L’amantzin chercha vainement par tous les moyens en son pouvoir à leur persuader qu’il leur serait facile de s’emparer du Chat-Tigre à son retour au village. Le plan du sorcier était excellent ; si les chefs avaient osé l’accepter, sa réussite paraissait infaillible. Voici quel était ce plan : les Apaches feindraient d’ignorer la mort du Faucon-Noir ; au retour du Chat-Tigre dans la tribu on le recevrait avec de grandes protestations de joie, afin de détruire ses soupçons, si par hasard il en avait conçu, puis on profiterait de son sommeil pour s’emparer de lui, le garrotter solidement et l’attacher au poteau de torture.
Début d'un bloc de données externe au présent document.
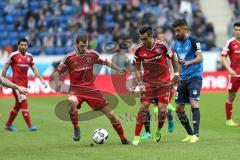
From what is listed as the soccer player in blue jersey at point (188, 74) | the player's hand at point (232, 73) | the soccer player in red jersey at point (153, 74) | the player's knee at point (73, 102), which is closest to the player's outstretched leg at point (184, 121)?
the soccer player in blue jersey at point (188, 74)

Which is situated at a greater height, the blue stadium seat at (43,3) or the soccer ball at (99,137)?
the blue stadium seat at (43,3)

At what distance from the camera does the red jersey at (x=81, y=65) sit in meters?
12.9

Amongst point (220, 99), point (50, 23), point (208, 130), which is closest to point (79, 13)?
point (50, 23)

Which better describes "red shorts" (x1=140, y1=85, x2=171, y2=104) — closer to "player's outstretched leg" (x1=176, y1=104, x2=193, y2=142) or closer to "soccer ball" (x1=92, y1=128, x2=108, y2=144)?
"player's outstretched leg" (x1=176, y1=104, x2=193, y2=142)

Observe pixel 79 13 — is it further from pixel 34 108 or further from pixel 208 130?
pixel 208 130

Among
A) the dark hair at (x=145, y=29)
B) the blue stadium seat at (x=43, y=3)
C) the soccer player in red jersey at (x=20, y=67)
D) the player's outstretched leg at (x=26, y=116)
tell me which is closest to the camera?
the dark hair at (x=145, y=29)

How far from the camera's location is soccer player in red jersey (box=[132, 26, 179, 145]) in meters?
12.7

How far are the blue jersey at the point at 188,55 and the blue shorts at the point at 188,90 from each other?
0.32 feet

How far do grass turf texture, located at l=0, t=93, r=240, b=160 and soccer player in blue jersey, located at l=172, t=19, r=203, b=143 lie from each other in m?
0.45

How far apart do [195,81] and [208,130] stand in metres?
2.48

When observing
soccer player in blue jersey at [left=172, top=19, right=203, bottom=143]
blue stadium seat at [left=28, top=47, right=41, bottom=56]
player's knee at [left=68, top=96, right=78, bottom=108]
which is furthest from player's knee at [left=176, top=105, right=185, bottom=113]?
blue stadium seat at [left=28, top=47, right=41, bottom=56]

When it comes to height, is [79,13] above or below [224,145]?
above

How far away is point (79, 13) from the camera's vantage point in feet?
112

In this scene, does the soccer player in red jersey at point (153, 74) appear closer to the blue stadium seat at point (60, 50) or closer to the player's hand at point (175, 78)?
the player's hand at point (175, 78)
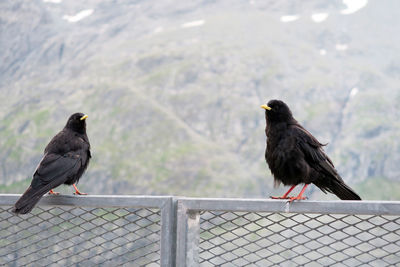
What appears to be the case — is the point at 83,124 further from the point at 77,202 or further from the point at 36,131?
the point at 36,131

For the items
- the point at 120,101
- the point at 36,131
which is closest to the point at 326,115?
the point at 120,101

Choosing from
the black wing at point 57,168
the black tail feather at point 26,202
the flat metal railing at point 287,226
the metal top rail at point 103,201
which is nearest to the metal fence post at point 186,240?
the flat metal railing at point 287,226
Comme on le voit, ce plan était d’une simplicité biblique, mais les Apaches ne voulurent pas en entendre parler, tant leur ennemi leur inspirait de terreur.

Enfin, après une discussion qui dura pendant la plus grande partie de la nuit, il fut définitivement arrêté que la tribu lèverait le camp et s’enfoncerait dans le désert sans plus se préoccuper de son ancien chef.
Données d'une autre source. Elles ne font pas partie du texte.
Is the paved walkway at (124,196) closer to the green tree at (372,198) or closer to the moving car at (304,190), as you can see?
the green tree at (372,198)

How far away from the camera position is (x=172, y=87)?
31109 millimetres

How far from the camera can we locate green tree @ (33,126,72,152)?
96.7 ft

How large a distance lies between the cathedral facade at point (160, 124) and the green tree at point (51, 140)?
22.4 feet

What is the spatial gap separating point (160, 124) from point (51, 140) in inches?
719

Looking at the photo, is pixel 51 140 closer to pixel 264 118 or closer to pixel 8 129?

Mais alors les chefs dissidents, qui jusque-là ne s’étaient mêlés en rien à ce qui s’était passé, quittèrent l’angle de la hutte où ils s’étaient retirés, et l’un d’eux, nommé l’Œil-de-Feu, prenant la parole au nom de ses compagnons, fit observer que les chefs qui voulaient s’éloigner étaient libres de le faire, mais qu’ils ne pouvaient imposer leur volonté à personne ; que la tribu n’avait pas de grand chef légalement nommé ; que chacun était maître d’agir à sa guise et que, quant à eux, ils étaient résolus à ne pas payer par la plus noire ingratitude les éminents services que le Chat-Tigre avait depuis nombre d’années rendus à la nation, et qu’ils ne quitteraient pas le village avant son retour.

Cette détermination inquiéta vivement l’amantzin, qui chercha vainement à la combattre ; les chefs ne voulurent rien entendre et demeurèrent fermes dans la résolution qu’ils avaient prise.

Au lever du soleil, par les ordres du sorcier, qui déjà agissait comme s’il eût été désormais le chef reconnu de la nation, le hachesto convoqua les guerriers sur la place du village, auprès de l’arche du premier homme, et l’ordre fut donné aux femmes de détruire les callis, d’atteler et de charger les chiens, afin de partir le plus tôt possible.

Cet ordre fut promptement exécuté ; les piquets furent enlevés, les peaux de bisons pliées, les ustensiles de ménage soigneusement empaquetés et placés sur les traîneaux que les chiens devaient traîner.

Mais les chefs dissidents avaient agi de leur côté ; ils étaient parvenus à taire partager leur opinion à plusieurs guerriers renommés de la nation, ce qui fit que les trois quarts seulement de la tribu se préparèrent à émigrer, tandis que l’autre quart demeura spectateur indifférent des préparatifs de voyage qui se faisaient devant lui.

Enfin le hachesto, sur un signe de l’amantzin, donna l’ordre du départ.

Alors une longue ligne de traîneaux tirés par les chiens et suivis par les femmes chargées de leurs enfants quitta le village, sous l’escorte d’une nombreuse troupe de guerriers, et se déroula bientôt comme un immense serpent dans la prairie.

Lorsque leurs frères eurent disparu dans les profondeurs du désert, les guerriers qui étaient demeurés fidèles au Chat-Tigre se réunirent en conseil afin de délibérer sur les mesures qu’il convenait de prendre en attendant son retour.



  1. Ce mot veut dire flèche en apache.
  2. Ce mot vient de mixtli, nuage, et coati, serpent.